Caius saisit la coupe de Kian et la vida d’un trait. Il poursuivit, les yeux fixés sur la coupe vide comme si elle contenait un monde de souvenirs :
— Je suis venu ici pour lui, pour me battre à sa place. Je me suis bien battu. Si bien qu’Arturus m’a pris parmi ses compagnons. Si bien que je suis devenu son bras droit. Le bras droit du dux bellorum ! Et maintenant, le bras droit du roi !
Il reposa la coupe avec violence et cria presque :
— Mais c’était pour lui ! Et il est mort sans le savoir !
Les yeux de Caius s’étaient emplis de larmes qu’il ne cherchait pas à cacher.
— Il est mort sans le savoir, répéta-t-il avec désespoir.
— Il l’a su. Il a lu tes lettres.
— J’aurais voulu qu’il le voie. Et il s’est fait tuer juste avant de me rejoindre.
— Il est mort en héros pour protéger ta sœur. Il s’est battu seul contre cinq guerriers francs. Et contre Fulvius, le fils de l’intendant.
— Ce chien.
— Je l’ai tué.
— Mais les Francs ? Tu dis qu’il était seul ?
— Je suis arrivé trop tard.

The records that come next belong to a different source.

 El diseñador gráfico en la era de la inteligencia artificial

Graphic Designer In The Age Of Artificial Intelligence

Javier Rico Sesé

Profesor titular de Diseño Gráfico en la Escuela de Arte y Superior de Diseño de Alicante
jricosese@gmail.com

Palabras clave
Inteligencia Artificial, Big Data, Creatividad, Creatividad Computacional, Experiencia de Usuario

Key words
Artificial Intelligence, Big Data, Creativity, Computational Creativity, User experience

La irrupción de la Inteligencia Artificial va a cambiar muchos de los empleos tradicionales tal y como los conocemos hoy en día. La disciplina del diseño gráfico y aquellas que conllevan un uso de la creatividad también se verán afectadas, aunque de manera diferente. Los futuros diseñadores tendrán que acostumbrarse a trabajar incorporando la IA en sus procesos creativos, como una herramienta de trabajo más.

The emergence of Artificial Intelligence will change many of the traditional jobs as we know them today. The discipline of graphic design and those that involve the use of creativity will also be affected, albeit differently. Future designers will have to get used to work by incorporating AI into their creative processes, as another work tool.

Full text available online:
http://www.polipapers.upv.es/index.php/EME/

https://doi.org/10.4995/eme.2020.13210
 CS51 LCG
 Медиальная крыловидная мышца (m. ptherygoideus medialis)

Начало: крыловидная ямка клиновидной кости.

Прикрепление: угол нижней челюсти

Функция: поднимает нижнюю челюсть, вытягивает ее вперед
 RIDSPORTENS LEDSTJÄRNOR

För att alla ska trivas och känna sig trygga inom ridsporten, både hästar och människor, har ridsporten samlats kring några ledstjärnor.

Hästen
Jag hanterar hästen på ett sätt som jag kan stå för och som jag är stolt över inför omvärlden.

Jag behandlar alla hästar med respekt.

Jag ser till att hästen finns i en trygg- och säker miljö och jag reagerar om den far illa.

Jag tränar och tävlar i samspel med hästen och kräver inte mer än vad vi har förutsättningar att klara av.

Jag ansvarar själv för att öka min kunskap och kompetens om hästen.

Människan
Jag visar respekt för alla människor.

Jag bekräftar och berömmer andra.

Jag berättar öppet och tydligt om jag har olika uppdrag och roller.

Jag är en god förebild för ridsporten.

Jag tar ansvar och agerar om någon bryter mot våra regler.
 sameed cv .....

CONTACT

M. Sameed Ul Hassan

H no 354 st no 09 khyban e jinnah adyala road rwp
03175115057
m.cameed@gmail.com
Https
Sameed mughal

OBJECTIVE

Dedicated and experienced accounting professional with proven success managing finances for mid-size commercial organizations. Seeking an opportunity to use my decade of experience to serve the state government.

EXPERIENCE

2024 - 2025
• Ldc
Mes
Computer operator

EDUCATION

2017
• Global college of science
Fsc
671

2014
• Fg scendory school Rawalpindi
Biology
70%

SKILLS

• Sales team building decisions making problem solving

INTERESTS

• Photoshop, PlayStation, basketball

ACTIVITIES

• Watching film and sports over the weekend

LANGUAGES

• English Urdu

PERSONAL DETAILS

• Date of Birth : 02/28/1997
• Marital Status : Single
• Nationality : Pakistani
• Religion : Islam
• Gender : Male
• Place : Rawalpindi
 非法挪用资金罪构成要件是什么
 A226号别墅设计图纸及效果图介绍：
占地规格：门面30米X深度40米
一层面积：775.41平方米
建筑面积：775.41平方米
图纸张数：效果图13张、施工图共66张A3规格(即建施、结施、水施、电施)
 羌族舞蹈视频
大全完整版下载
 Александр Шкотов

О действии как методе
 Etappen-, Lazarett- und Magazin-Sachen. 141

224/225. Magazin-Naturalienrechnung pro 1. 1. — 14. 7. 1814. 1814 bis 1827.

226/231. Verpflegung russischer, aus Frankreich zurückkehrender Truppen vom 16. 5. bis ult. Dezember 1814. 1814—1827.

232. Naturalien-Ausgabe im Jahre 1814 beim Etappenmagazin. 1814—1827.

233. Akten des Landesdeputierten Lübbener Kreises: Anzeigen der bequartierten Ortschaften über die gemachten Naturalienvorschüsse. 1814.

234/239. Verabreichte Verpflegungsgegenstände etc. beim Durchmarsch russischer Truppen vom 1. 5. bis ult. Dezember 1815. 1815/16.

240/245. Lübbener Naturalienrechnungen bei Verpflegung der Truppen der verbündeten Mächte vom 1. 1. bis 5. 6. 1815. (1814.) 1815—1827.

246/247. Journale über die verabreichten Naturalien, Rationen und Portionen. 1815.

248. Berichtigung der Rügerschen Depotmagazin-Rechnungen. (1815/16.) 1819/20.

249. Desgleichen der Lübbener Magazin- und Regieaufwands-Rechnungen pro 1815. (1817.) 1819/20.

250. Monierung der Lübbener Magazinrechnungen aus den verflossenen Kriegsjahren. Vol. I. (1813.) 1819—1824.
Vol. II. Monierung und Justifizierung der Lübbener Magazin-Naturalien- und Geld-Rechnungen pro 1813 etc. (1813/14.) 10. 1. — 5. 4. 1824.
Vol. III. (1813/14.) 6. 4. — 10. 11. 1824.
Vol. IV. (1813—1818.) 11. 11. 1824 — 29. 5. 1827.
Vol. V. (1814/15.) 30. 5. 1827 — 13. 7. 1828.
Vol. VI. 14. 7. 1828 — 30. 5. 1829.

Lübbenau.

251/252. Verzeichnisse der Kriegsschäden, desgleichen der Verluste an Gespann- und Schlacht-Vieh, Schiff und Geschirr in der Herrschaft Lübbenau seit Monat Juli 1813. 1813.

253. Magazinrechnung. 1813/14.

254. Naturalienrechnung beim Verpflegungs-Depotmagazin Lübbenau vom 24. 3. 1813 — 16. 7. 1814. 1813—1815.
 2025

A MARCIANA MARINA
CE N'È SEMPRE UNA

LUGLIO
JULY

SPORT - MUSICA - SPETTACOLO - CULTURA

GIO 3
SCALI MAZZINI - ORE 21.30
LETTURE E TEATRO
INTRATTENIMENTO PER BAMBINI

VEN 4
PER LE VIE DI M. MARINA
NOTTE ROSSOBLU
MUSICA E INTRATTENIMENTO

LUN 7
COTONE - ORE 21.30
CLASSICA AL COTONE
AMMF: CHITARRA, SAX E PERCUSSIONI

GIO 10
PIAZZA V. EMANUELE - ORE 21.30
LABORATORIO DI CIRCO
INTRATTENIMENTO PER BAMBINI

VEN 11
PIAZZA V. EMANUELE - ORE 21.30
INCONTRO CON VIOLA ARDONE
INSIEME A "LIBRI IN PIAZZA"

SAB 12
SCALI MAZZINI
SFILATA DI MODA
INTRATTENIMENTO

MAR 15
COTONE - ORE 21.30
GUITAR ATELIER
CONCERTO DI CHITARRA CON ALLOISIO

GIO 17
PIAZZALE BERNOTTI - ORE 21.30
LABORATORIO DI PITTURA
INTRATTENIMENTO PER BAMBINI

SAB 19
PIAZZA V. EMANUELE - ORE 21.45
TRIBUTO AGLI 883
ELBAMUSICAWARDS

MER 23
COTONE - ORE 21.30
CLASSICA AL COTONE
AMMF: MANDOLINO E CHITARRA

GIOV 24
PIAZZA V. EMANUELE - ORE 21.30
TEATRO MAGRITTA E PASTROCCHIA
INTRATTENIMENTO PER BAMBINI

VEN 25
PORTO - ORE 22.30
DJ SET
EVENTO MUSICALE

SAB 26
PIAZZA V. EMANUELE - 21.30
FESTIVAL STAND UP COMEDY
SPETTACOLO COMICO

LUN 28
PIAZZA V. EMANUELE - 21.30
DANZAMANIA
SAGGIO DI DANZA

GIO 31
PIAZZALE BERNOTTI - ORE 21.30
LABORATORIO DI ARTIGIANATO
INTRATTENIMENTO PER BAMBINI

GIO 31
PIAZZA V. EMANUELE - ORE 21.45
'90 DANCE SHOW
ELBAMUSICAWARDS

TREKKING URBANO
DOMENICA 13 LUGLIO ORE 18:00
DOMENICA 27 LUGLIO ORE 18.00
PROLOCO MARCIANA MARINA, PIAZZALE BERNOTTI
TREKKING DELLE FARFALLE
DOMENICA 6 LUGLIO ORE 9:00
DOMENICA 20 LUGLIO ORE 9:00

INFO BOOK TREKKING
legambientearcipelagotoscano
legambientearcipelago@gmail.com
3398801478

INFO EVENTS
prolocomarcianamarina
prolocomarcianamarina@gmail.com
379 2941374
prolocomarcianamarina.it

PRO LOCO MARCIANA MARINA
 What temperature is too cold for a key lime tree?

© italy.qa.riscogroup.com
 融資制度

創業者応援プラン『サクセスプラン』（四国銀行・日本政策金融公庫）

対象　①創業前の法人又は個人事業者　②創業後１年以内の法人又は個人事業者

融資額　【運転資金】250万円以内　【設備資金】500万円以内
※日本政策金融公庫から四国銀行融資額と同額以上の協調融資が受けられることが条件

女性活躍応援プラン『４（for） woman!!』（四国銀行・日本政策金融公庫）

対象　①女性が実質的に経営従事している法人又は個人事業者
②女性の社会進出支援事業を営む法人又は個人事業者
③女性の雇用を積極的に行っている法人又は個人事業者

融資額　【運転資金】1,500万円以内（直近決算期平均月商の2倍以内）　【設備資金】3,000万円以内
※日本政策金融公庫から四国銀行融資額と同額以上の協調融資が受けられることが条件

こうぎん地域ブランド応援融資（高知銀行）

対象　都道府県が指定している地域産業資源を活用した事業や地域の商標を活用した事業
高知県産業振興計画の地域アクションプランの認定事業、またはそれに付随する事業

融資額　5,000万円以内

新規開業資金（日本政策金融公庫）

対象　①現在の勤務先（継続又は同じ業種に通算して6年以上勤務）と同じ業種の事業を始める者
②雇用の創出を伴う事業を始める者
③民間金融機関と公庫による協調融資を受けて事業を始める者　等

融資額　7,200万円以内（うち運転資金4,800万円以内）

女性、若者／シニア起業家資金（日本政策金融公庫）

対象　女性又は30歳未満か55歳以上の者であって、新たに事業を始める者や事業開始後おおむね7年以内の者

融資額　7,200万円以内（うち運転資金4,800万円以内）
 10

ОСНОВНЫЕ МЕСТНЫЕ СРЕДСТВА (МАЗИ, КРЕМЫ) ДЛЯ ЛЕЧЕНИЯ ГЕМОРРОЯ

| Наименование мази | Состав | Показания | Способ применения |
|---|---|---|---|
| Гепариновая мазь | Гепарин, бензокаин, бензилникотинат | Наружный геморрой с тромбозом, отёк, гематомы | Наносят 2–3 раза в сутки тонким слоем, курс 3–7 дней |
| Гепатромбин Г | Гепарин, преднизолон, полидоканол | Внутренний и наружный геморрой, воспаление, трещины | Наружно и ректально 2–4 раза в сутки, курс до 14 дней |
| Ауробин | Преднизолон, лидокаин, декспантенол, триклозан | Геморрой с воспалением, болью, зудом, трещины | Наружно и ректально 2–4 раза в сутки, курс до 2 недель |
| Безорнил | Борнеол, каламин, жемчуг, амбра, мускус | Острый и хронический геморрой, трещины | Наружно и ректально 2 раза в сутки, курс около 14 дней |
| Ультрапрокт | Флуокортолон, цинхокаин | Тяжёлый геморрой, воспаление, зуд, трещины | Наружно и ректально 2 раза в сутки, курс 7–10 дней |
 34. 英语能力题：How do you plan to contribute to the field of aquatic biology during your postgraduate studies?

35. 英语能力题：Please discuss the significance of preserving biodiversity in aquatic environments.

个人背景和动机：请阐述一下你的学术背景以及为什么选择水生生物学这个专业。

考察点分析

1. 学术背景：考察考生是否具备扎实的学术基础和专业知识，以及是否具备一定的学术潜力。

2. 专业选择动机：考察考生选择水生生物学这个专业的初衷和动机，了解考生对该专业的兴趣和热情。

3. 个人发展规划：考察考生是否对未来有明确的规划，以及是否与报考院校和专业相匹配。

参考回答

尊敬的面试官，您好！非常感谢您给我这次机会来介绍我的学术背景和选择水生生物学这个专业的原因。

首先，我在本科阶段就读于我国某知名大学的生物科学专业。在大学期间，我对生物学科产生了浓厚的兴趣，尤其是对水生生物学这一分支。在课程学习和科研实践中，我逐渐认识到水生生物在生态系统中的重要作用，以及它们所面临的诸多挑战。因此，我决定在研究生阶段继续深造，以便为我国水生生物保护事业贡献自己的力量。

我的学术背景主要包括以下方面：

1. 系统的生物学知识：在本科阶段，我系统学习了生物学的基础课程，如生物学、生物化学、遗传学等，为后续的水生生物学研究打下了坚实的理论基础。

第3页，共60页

Il avait reçu une francisque dans le dos.
— Il était mort ?
— Non, il est mort trois jours plus tard.
— Il t’avait confié Kaledvour.
— L’épée et Azilis.
Caius marqua une pause, appuyant sa tête sur une main :
— Tu couchais déjà avec elle ?
— Non. Mais je l’aimais déjà.
Kian ajouta avec un demi-sourire :
— C’est arrivé quand elle l’a décidé. Je n’avais plus qu’à obéir.
Caius s’esclaffa. D’abord brièvement, puis franchement, longuement. Un rire en cascade, énorme, colossal, libératoire, qu’il transmit à Kian qui fut à son tour pris d’un fou rire incontrôlable. Les deux hommes finirent affalés sur la table, essuyant des larmes de joie et hoquetant. Quand ils se furent calmés, et après avoir repris quelques rasades d’hydromel, Caius demanda :
— Eh bien, Kian, tueur de berserker, quand vas-tu épouser ma sœur ?
Kian secoua la tête :
— Je ne l’épouserai pas.
— Qu’est-ce que tu dis ?
L’hilarité avait disparu du visage de Caius aussi vite qu’elle y était apparue. Kian répondit calmement :
— Pendant trois ans, j’ai suivi Azilis dans la forêt. Chaque matin ou presque. Et chaque matin ou presque, je l’ai entendue pester contre le mariage, jurer que jamais elle ne se marierait, que c’était un esclavage, qu’elle préférerait encore se tuer. Tu crois vraiment que je vais demander sa main ?
— C’était une gamine. Elle a changé.
— Elle a changé, oh oui ! Mais pas là-dessus. Elle ne cédera jamais sa liberté, elle lui a coûté trop cher. Et qui peut le comprendre mieux que moi ? Je ne la demanderai pas en mariage, Caius. Je l’aime trop pour ça.